Return multiple items from spring batch ItemProcessor

30.9k views Asked by At

I'm writing a spring batch job and in one of my step I have the following code for the processor:

@Component
public class SubscriberProcessor implements ItemProcessor<NewsletterSubscriber, Account>, InitializingBean {

    @Autowired
    private AccountService service;

    @Override public Account process(NewsletterSubscriber item) throws Exception {
        if (!Strings.isNullOrEmpty(item.getId())) {
            return service.getAccount(item.getId());
        }
        // search with email address
        List<Account> accounts = service.findByEmail(item.getEmail());
        checkState(accounts.size() <= 1, "Found more than one account with email %s", item.getEmail());
        return accounts.isEmpty() ? null : accounts.get(0);
    }

    @Override public void afterPropertiesSet() throws Exception {
        Assert.notNull(service, "account service must be set");
    }
}

The above code works but I've found out that there are some edge cases where having more than one Account per NewsletterSubscriber is allowed. So I need to remove the state check and to pass more than one Account to the item writer.

One solution I found is to change both ItemProcessor and ItemWriter to deal with List<Account> type instead of Account but this have two drawbacks:

  • Code and tests are uglier and harder to write and maintain because of nested lists in writer
  • Most important more than one Account object may be written in the same transaction because a list given to writer may contain multiple accounts and I'd like to avoid this.
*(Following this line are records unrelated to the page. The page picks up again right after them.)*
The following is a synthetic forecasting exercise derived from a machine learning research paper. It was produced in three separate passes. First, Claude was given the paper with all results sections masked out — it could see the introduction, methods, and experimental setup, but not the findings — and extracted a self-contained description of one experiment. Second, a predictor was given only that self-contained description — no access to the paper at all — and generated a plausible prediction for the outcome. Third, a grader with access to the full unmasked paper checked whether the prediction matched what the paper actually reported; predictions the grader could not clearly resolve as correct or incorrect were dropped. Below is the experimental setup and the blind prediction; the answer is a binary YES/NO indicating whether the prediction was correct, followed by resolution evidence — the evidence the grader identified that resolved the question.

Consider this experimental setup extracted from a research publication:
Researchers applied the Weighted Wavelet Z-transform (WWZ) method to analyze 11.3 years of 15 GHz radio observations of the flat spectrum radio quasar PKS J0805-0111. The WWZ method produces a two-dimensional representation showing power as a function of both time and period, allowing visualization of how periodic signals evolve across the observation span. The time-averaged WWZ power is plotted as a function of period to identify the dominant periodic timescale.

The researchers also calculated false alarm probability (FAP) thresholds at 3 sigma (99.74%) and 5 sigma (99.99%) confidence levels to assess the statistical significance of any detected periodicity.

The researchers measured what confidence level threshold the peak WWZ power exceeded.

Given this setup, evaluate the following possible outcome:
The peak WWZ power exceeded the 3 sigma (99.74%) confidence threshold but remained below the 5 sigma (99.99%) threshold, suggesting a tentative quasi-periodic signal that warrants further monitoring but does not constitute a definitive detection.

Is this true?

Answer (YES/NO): NO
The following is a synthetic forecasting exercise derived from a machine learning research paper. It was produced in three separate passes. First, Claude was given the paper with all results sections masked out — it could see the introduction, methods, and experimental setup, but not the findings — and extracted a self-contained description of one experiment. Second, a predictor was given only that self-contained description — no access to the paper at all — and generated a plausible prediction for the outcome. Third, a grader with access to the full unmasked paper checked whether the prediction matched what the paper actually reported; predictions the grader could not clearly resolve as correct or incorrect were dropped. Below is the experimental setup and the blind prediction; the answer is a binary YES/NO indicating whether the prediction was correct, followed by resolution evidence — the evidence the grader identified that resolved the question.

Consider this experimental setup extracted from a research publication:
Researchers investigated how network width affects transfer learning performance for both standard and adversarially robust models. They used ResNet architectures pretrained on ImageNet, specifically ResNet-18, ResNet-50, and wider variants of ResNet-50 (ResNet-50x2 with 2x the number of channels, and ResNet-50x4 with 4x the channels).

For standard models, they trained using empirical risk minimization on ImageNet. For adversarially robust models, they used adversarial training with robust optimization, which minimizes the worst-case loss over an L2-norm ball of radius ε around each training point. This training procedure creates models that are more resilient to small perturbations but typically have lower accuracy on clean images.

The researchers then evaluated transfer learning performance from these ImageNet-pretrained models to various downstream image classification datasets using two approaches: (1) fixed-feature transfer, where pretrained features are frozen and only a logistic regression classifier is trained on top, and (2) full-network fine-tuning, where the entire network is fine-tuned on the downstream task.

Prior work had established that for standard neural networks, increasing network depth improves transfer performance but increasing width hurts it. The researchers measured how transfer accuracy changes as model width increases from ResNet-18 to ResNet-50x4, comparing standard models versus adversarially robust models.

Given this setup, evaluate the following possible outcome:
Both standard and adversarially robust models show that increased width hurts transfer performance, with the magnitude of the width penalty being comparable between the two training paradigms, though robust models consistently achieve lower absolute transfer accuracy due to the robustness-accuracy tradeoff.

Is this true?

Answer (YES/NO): NO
Is there any way, maybe using a listener, or replacing some internal component used by spring batch to avoid lists in processor?

Update

I've opened an issue on spring Jira for this problem.
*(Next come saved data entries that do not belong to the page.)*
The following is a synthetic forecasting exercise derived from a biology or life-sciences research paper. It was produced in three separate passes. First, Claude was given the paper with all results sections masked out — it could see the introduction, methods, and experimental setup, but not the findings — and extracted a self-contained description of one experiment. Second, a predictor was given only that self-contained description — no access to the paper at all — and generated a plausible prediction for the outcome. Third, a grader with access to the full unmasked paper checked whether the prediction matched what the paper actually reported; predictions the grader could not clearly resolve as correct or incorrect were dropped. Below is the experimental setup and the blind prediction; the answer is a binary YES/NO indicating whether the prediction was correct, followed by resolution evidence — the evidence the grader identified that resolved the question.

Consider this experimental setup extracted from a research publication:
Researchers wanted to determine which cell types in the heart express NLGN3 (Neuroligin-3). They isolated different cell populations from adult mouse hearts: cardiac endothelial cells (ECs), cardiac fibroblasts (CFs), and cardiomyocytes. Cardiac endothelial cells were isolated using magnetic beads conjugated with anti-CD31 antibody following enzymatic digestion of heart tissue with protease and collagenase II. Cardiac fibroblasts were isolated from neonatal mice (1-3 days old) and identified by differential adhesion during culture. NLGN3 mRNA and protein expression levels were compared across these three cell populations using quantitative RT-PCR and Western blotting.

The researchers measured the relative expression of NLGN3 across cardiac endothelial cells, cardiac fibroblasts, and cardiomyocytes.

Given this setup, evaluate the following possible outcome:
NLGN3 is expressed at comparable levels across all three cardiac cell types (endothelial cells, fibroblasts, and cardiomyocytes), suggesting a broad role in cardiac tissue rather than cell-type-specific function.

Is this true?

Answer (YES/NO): NO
I'm looking into isComplete and getAdjustedOutputs methods in FaultTolerantChunkProcessor which are marked as extension points in SimpleChunkProcessor to see if I can use them in some way to achieve my goal.

Any hint is welcome.

4

There are 4 answers

1
Matt Broekhuis On

Item Processor takes one thing in, and returns a list

MyItemProcessor implements ItemProcessor<SingleThing,List<ExtractedThingFromSingleThing>> {
    public List<ExtractedThingFromSingleThing> process(SingleThing thing) {
    //parse and convert to list
    }
}

Wrap the downstream writer to iron things out. This way stuff downstream from this writer doesn't have to work with lists.

@StepScope
public class ItemListWriter<T> implements ItemWriter<List<T>> {
    private ItemWriter<T> wrapped;

    public ItemListWriter(ItemWriter<T> wrapped) {
        this.wrapped = wrapped;
    }

    @Override
    public void write(List<? extends List<T>> items) throws Exception {
        for (List<T> subList : items) {
            wrapped.write(subList);
        }
    }
}
3
Michael Minella On

There isn't a way to return more than one item per call to an ItemProcessor in Spring Batch without getting pretty far into the weeds. If you really want to know where the relationship between an ItemProcessor and ItemWriter exits (not recommended), take a look at the implementations of the ChunkProcessor interface. While the simple case (SimpleChunkProcessor) isn't that bad, if you use any of the fault tolerant logic (skip/retry via FaultTolerantChunkProcessor), it get's very unwieldily quick.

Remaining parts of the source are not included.